Skip the pictures, please, and write out exactly every line from the one containing "Macy's - Metallic" through the end of the listing below.

== Segment start ==

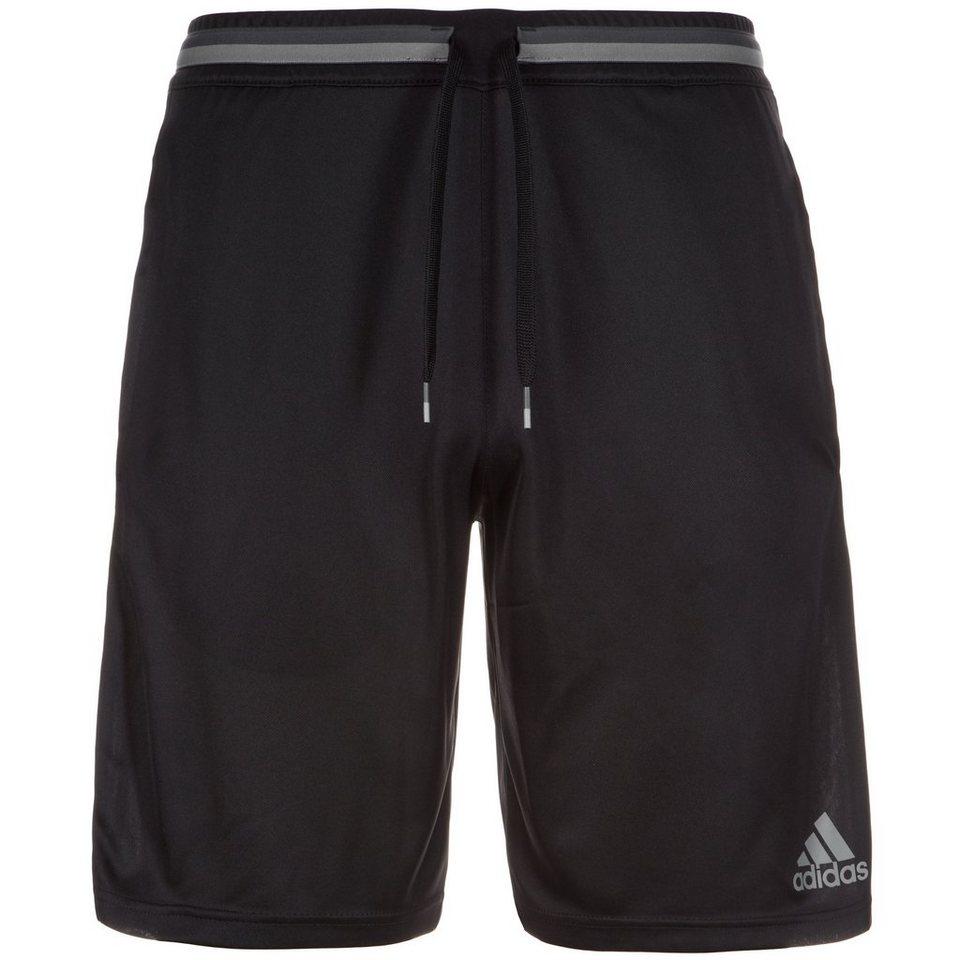 adidas Performance Condivo 16 Short Herren in schwarz / grau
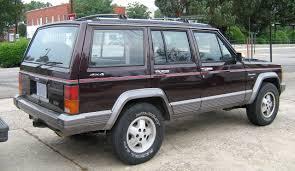 nissan jeep 2000 file jeep cherokee xj 4d laredo burgundy sop rr jpg wikimedia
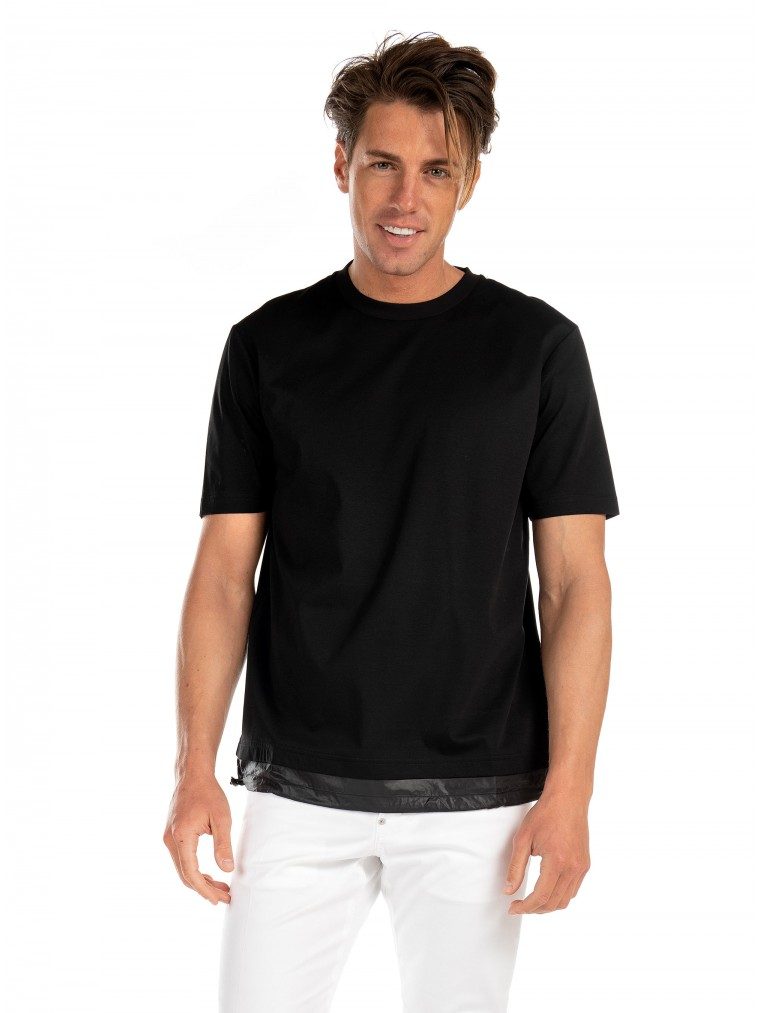 Diesel T-Shirt T-Husty-Black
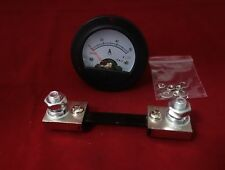 DC 0-60A Small Round Analog Ammeter Panel AMP Current Meter DH52  with shunt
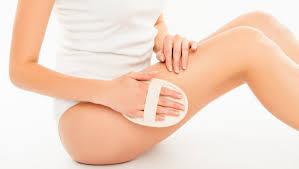 bindegewebsschwäche beine bindegewebe stärken straffen natürliche operative methoden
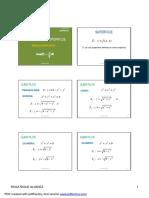 29  AREA DE SUPERFICIE z=f(x,y).pdf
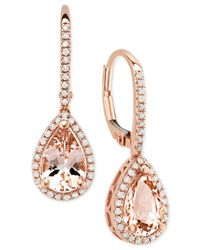 Macy's - Metallic Morganite (2-1/10 Ct. T.w.) & Diamond (1/4 Ct. T.w.) Drop Earrings In 14k Rose Gold - Lyst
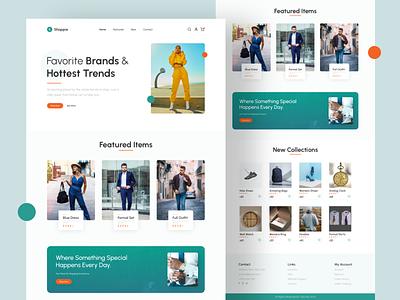Fashion Shop Website UI Design full website ui e-commerce website shopping website fashion website ui design website ui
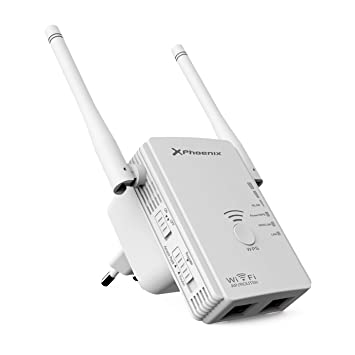 Repetidor / Router / Punto De Acceso Phoenix Phw-Repeater300+ Wifi N/G/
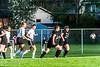 soccer-5517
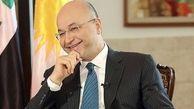 برهم صالح نامزد پست ریاست جمهوری عراق شد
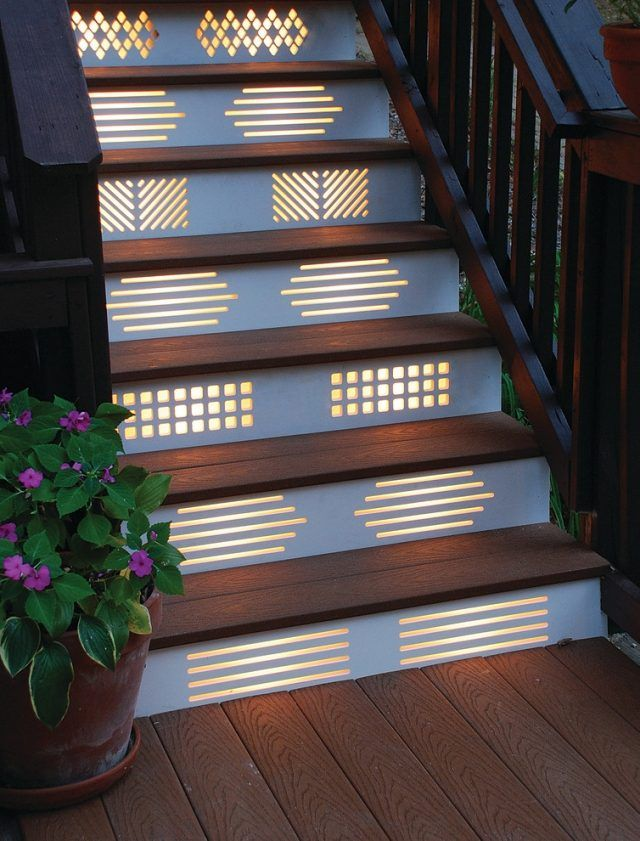treppenbeleuchtung ideen dekorative paneele muster   Treppen ...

== Segment end ==

» **TASK ANSWER**:
 Macy's - Metallic Morganite (2-1/10 Ct. T.w.) & Diamond (1/4 Ct. T.w.) Drop Earrings In 14k Rose Gold - Lyst
Fashion Shop Website UI Design full website ui e-commerce website shopping website fashion website ui design website ui
 Repetidor / Router / Punto De Acceso Phoenix Phw-Repeater300+ Wifi N/G/
 soccer-5517
 برهم صالح نامزد پست ریاست جمهوری عراق شد
treppenbeleuchtung ideen dekorative paneele muster   Treppen ...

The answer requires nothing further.